Data Analysis in RUby: Part 2
I’ve just released daru version 0.0.5, which brings in a lot of new features and consolidates existing ones. NMatrix is now well integrated into Daru and all of the operations that can be performed using Arrays as the underlying implementation can be performed using NMatrix as well (except some operations involving missing data).
The new features include extensive support for missing data, hierarchial sorting of data frames and vectors by preserving indexing, ability to group, split and aggregate data with group by, and quickly summarizing data by generating excel-style pivot tables. This release also includes new aritmetic and statistical functions on Data Frames and Vectors. Both DataFrame and Vector are now mostly compatible with statsample, allowing for a much larger scope of statistical analysis by leveraging the methods already provided in statsample.

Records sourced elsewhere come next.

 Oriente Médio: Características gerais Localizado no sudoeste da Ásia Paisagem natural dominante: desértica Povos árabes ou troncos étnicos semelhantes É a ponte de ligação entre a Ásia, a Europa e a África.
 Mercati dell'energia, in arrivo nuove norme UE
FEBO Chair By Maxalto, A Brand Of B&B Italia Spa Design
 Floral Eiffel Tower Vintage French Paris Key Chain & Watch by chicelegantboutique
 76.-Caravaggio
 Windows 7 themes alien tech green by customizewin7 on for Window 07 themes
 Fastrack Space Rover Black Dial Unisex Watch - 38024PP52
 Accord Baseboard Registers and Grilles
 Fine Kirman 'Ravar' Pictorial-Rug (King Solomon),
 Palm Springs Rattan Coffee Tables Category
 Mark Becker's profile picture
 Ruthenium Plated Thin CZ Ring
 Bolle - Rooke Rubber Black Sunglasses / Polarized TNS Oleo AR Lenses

The interface for interacting with nyaplot for plotting has also been revamped, allowing much greater control on the way graphs are handled by giving direct access to the graph object. A new class for hierarchial indexing of data (called MultiIndex) has also been added, which is immensely useful when grouping/splitting/aggregating data.

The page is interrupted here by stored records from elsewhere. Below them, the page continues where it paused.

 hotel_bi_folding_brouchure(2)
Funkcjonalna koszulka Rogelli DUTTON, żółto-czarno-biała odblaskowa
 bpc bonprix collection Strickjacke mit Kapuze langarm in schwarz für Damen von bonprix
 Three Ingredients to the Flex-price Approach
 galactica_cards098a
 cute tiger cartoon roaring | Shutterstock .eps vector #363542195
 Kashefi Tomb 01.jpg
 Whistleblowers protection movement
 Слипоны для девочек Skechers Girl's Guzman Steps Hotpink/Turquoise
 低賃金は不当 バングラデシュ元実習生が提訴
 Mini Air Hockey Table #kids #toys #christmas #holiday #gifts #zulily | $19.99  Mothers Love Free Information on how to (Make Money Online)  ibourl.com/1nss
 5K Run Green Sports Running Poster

Lets look at all these features one by one:
Data Types
You can now either use Ruby Arrays or NMatrix as the underlying implementation. Since NMatrix is fast and makes use of C storage, it is recommended to use nmatrix when dealing with large sets of data. Daru will store any data as Ruby Array unless explicitly specified.
Thus to specify the data type of a Vector use the option :dtype
and either supply it with :array
or :nmatrix
, and if using the NMatrix dtype, you can also specify the C data type that NMatrix will use internall by using the option :nm_dtype
and supplying it with one of the NMatrix data types (it currently supports ints, floats, rationals and complex numbers. Check the docs for further details).
As an example, consider creating a Vector which uses NMatrix underneath, and stores data using the :float64
NMatrix data type, which stands for double precision floating point numbers.
v = Daru::Vector.new([1.44,55.54,33.2,5.6],dtype: :nmatrix, nm_dtype: :float64)
# nil
# 0 1.44
# 1 55.54
# 2 33.2
# 3 5.6
v.dtype #=> :nmatrix
v.type #=> :float64
Another distinction between types of data that daru offers is :numeric
and :object
. This is a generic feature for distinguishing numerical data from other types of data (like Strings or DateTime objects) that might be contained inside Vectors or DataFrames. These distinctions are important because statistical and arithmetic operations can only be applied on structures with type numeric.
To query the data structure for its type, use the #type
method. If the underlying implemetation is an NMatrix, it will return the NMatrix data type, otherwise for Ruby Arrays, it will be either :numeric
or :object
.
v = Daru::Vector.new([1,2,3,4], dtype: :array)
v.type #=> :numeric
Thus Daru exposes three methods for querying the type of data:
#type
- Get the generic type of data to know whether numeric computation can be performed on the object. Get the C data type used by nmatrix in case of dtype NMatrix.#dtype
- Get the underlying data representation (either :array or :nmatrix).
Working with Missing Data
Any data scientist knows how common missing data is in real-life data sets, and to address that need, daru provides a host of functions for this purpose. This functionality is still in its infancy but should be up to speed soon.
The #is_nil?
function will return a Vector object with true
if a value is nil
and false
otherwise.
v = Daru::Vector.new([1,2,3,nil,nil,4], index: [:a, :b, :c, :d, :e, :f])
v.is_nil?
#=>
##<Daru::Vector:93025420 @name = nil @size = 6 >
# nil
# a nil
# b nil
# c nil
# d true
# e true
# f nil
The #nil_positions
function returns an Array that contains the indexes of all the nils in the Vector.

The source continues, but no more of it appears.